En 1791, en plena Revolución Francesa, el
párroco Rapin prefiere exiliarse antes que prestar juramento al cisma
exigido al clero; es substituido por un sacerdote juramentado. Nanette,
a espaldas de sus padres, asiste a veces a su
misa. «Me consideraba más culta que los otros» – dirá
más tarde. Una noche, un sacerdote no juramentado llama a
la puerta: «Me han requerido para asistir a un enfermo
y no conozco el camino». Nanette, intrépida, se ofrece a
acompañarlo. De camino, el sacerdote le explica la necesidad de
permanecer fieles a la Iglesia de Roma. A partir de
ese momento, y en colaboración con su familia, organiza ceremonias
clandestinas y esconde a sacerdotes acosados por los revolucionarios. En
cuanto se apacigua la tormenta, Nanette recorre los pueblos y,
a golpe de tambor, reúne a la juventud para enseñarles
el catecismo.
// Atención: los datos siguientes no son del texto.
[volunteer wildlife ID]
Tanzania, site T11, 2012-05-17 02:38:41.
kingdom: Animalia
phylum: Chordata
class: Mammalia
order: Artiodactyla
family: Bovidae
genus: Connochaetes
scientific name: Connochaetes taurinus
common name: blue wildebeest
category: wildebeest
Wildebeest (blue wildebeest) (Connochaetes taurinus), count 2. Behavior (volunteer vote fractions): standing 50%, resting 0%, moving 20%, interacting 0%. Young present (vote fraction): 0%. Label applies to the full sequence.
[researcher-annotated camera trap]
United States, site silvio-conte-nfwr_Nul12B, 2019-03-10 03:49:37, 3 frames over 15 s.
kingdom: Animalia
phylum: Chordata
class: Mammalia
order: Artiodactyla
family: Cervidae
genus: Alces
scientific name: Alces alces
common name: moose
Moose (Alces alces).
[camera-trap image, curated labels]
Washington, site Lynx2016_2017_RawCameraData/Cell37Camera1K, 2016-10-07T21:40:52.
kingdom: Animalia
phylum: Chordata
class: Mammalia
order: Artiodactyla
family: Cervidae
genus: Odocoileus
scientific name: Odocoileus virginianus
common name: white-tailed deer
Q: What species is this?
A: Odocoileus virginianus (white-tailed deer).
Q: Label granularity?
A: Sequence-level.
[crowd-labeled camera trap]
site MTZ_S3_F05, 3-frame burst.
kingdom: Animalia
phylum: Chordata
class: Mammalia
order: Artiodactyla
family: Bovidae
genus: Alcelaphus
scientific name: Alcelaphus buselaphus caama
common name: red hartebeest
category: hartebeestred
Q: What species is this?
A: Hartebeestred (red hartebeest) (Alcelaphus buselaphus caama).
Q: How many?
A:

Ella misma dirá: « No hubiera querido apenar
a mis padres, ni desobedecerles, pero no podía resistirme a
Dios, ya que me concedía grandes facultades para enseñar a
las pobres jóvenes y a los adultos ignorantes a conocerlo».
Un día, recibe de Dios una misión muy precisa: «El
Señor me hizo saber de manera extraordinaria, pero segura, que
me llamaba al estado que he abrazado para instruir a
los pobres y dar educación a los huérfanos –afirmará más
tarde.
Los hijos que Dios te da
La actitud de Nanette, que
piensa más en rezar y catequizar que en el trabajo
de la granja, alarma y enfada a su padre; pero
la joven consigue ganárselo para la causa y, el 11
de noviembre de 1798, durante la misa, se consagra oficialmente
a Dios en presencia de la familia. En 1800, aconsejada
por el padre Rapin, que ha regresado al pueblo, Nanette
se dirige a Besançon, donde Jeanne-Antide Thouret acaba de fundar
una pequeña comunidad de mujeres dedicadas a la caridad y
a la educación de los niños. Sin embargo, la duda
invade muy pronto su alma. «Señor, ¿que quieres de mí?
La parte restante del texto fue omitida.